--- Exercise set ---
#1 In the message on address parsing, render the sentence "Addresses inherently have a high degree of irregularity." in Spanish.
#2 Copy out part of the listing verbatim: begin at the line that contains "What is higher" and stop after the line that contains "35 centimetres".

--- Page extract ---
_ _ _ _ _

My response is similar to John Roth's. It's mainly just sympathy. ;)

I deal with addresses a lot, and I know that a really good parser is
both rare/expensive to find and difficult to write yourself. We have
commercial, USPS-certified products where I work, and even with those
I've written a good deal of pre-processing and post-processing code,
consisting almost entirely of very silly-looking fixes for special
cases.

I don't have any experience whatsoever with pyparsing, but I will say
I agree that you should try to get the street type from the end of the
line. Just be aware that it can be valid to leave off the street type
completely. And of course it's a plus if you can handle suites that
are on the same line as the street (which is where the USPS prefers
them to be).

I would take the approach which John R. seems to be suggesting, which
is to tokenize and then write a whole bunch of very hairy, special-
case-laden logic. ;) I'm almost positive this is what all the
commercial packages are doing, and I have a tough time imagining what
else you could do. Addresses inherently have a high degree of
irregularity.

Good luck!

John Y.
 
I

Iain King

My response is similar to John Roth's.  It's mainly just sympathy. ;)

_ _ _ _ _

--- Record extracts ---

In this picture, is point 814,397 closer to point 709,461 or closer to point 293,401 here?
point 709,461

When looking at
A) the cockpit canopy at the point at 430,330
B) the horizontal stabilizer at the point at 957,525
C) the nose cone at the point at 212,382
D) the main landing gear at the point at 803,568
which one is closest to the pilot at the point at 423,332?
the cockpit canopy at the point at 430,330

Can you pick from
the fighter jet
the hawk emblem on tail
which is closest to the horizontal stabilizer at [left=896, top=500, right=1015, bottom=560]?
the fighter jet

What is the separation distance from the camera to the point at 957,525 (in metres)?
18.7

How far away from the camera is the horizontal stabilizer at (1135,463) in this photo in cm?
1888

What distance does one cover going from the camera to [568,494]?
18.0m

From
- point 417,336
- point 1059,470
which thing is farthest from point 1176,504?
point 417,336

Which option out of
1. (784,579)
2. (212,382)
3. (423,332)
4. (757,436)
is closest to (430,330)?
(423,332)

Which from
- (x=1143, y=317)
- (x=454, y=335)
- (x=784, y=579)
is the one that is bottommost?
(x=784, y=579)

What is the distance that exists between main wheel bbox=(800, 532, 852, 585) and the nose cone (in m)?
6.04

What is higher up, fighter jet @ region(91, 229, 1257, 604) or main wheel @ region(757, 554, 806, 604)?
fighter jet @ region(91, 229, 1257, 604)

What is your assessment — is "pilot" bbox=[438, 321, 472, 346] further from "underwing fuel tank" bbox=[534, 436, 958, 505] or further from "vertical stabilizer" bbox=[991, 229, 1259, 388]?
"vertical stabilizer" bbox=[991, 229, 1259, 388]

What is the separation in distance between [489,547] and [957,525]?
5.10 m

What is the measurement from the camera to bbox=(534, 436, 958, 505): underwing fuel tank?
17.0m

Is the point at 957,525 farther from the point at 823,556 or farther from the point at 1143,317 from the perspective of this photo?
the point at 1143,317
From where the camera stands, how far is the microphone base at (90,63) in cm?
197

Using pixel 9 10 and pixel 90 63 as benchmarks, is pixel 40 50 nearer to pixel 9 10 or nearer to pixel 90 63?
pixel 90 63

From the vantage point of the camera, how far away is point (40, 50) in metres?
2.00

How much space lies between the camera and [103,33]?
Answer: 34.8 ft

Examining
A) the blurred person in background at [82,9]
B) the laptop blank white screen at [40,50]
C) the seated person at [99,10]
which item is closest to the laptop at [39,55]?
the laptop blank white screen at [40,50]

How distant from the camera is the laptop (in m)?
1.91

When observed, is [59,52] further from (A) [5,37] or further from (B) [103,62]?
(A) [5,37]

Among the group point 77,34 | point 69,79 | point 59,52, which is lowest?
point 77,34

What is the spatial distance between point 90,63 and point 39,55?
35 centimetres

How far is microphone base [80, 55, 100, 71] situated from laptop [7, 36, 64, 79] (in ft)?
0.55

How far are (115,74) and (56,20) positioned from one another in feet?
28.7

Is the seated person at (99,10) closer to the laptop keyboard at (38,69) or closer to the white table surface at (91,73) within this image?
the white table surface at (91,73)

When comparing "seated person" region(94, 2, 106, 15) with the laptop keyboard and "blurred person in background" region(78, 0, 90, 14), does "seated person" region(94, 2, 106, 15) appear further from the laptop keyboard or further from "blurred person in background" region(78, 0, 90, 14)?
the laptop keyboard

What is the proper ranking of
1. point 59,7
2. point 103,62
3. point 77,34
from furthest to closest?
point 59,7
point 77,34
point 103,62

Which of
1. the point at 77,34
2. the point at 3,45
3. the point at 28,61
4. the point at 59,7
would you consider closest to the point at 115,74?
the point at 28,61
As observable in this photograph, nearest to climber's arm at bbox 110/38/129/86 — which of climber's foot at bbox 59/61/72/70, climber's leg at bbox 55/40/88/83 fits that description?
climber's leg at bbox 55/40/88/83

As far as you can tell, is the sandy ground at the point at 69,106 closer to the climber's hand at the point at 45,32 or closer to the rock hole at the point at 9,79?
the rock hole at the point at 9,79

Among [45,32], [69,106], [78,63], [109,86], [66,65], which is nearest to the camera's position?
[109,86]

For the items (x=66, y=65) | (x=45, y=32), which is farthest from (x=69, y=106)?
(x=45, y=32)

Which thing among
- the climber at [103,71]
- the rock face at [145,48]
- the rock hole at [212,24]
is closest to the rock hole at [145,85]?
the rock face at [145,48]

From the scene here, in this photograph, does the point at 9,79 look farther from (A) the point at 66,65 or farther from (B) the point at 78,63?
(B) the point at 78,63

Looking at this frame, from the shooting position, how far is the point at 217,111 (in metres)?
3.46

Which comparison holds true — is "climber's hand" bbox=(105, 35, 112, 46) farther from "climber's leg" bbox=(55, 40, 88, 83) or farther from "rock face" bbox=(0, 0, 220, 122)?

_ _ _ _ _

--- Worked solutions ---
#1 Las direcciones tienen inherentemente un alto grado de irregularidad.

#2
What is higher up, fighter jet @ region(91, 229, 1257, 604) or main wheel @ region(757, 554, 806, 604)?
fighter jet @ region(91, 229, 1257, 604)

What is your assessment — is "pilot" bbox=[438, 321, 472, 346] further from "underwing fuel tank" bbox=[534, 436, 958, 505] or further from "vertical stabilizer" bbox=[991, 229, 1259, 388]?
"vertical stabilizer" bbox=[991, 229, 1259, 388]

What is the separation in distance between [489,547] and [957,525]?
5.10 m

What is the measurement from the camera to bbox=(534, 436, 958, 505): underwing fuel tank?
17.0m

Is the point at 957,525 farther from the point at 823,556 or farther from the point at 1143,317 from the perspective of this photo?
the point at 1143,317
From where the camera stands, how far is the microphone base at (90,63) in cm?
197

Using pixel 9 10 and pixel 90 63 as benchmarks, is pixel 40 50 nearer to pixel 9 10 or nearer to pixel 90 63?
pixel 90 63

From the vantage point of the camera, how far away is point (40, 50) in metres?
2.00

How much space lies between the camera and [103,33]?
Answer: 34.8 ft

Examining
A) the blurred person in background at [82,9]
B) the laptop blank white screen at [40,50]
C) the seated person at [99,10]
which item is closest to the laptop at [39,55]?
the laptop blank white screen at [40,50]

How distant from the camera is the laptop (in m)?
1.91

When observed, is [59,52] further from (A) [5,37] or further from (B) [103,62]?
(A) [5,37]

Among the group point 77,34 | point 69,79 | point 59,52, which is lowest?
point 77,34

What is the spatial distance between point 90,63 and point 39,55?
35 centimetres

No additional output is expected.